TASK REQUIREMENTS: Convert every line of the data below into a JSON list of strings, one string per line, leaving out blank lines.

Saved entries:
....
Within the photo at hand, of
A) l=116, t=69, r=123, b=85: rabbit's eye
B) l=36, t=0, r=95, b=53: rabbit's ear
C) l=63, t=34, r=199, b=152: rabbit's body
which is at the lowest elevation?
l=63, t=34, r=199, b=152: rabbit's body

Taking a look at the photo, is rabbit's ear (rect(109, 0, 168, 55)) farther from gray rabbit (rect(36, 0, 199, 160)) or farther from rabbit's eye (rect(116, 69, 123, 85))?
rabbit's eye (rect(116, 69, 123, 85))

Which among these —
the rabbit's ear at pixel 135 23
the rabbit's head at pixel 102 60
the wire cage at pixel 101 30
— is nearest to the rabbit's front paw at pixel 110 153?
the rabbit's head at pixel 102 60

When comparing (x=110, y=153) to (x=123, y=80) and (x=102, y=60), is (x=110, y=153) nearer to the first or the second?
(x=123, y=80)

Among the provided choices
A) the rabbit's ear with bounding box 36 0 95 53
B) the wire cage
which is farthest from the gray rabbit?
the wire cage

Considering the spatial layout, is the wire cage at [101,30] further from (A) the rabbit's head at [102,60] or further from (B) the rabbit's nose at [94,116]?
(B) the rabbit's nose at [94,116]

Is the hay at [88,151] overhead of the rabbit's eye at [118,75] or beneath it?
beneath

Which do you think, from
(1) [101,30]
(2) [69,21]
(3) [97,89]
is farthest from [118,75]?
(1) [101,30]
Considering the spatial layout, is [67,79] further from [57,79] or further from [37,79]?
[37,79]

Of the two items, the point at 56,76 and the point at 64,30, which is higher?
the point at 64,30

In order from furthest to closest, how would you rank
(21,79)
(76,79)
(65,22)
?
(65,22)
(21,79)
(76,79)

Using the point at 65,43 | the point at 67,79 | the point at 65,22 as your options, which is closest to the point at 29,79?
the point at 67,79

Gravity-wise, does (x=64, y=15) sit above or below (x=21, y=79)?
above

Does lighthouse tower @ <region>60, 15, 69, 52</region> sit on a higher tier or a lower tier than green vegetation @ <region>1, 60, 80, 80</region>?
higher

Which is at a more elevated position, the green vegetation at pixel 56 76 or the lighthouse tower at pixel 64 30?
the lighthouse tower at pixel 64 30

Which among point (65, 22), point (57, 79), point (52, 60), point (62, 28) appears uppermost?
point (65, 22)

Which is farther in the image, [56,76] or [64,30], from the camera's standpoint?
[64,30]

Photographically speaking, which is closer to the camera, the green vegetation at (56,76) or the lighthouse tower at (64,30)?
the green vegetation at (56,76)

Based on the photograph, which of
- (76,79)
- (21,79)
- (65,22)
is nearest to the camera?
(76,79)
....
ANSWER TO THE EXERCISE:
[
  "Within the photo at hand, of",
  "A) l=116, t=69, r=123, b=85: rabbit's eye",
  "B) l=36, t=0, r=95, b=53: rabbit's ear",
  "C) l=63, t=34, r=199, b=152: rabbit's body",
  "which is at the lowest elevation?",
  "l=63, t=34, r=199, b=152: rabbit's body",
  "Taking a look at the photo, is rabbit's ear (rect(109, 0, 168, 55)) farther from gray rabbit (rect(36, 0, 199, 160)) or farther from rabbit's eye (rect(116, 69, 123, 85))?",
  "rabbit's eye (rect(116, 69, 123, 85))",
  "Which among these —",
  "the rabbit's ear at pixel 135 23",
  "the rabbit's head at pixel 102 60",
  "the wire cage at pixel 101 30",
  "— is nearest to the rabbit's front paw at pixel 110 153?",
  "the rabbit's head at pixel 102 60",
  "When comparing (x=110, y=153) to (x=123, y=80) and (x=102, y=60), is (x=110, y=153) nearer to the first or the second?",
  "(x=123, y=80)",
  "Among the provided choices",
  "A) the rabbit's ear with bounding box 36 0 95 53",
  "B) the wire cage",
  "which is farthest from the gray rabbit?",
  "the wire cage",
  "Considering the spatial layout, is the wire cage at [101,30] further from (A) the rabbit's head at [102,60] or further from (B) the rabbit's nose at [94,116]?",
  "(B) the rabbit's nose at [94,116]",
  "Is the hay at [88,151] overhead of the rabbit's eye at [118,75] or beneath it?",
  "beneath",
  "Which do you think, from",
  "(1) [101,30]",
  "(2) [69,21]",
  "(3) [97,89]",
  "is farthest from [118,75]?",
  "(1) [101,30]",
  "Considering the spatial layout, is [67,79] further from [57,79] or further from [37,79]?",
  "[37,79]",
  "Of the two items, the point at 56,76 and the point at 64,30, which is higher?",
  "the point at 64,30",
  "In order from furthest to closest, how would you rank",
  "(21,79)",
  "(76,79)",
  "(65,22)",
  "?",
  "(65,22)",
  "(21,79)",
  "(76,79)",
  "Using the point at 65,43 | the point at 67,79 | the point at 65,22 as your options, which is closest to the point at 29,79?",
  "the point at 67,79",
  "Gravity-wise, does (x=64, y=15) sit above or below (x=21, y=79)?",
  "above",
  "Does lighthouse tower @ <region>60, 15, 69, 52</region> sit on a higher tier or a lower tier than green vegetation @ <region>1, 60, 80, 80</region>?",
  "higher",
  "Which is at a more elevated position, the green vegetation at pixel 56 76 or the lighthouse tower at pixel 64 30?",
  "the lighthouse tower at pixel 64 30",
  "Which among point (65, 22), point (57, 79), point (52, 60), point (62, 28) appears uppermost?",
  "point (65, 22)",
  "Which is farther in the image, [56,76] or [64,30], from the camera's standpoint?",
  "[64,30]",
  "Photographically speaking, which is closer to the camera, the green vegetation at (56,76) or the lighthouse tower at (64,30)?",
  "the green vegetation at (56,76)",
  "Based on the photograph, which of",
  "- (76,79)",
  "- (21,79)",
  "- (65,22)",
  "is nearest to the camera?",
  "(76,79)"
]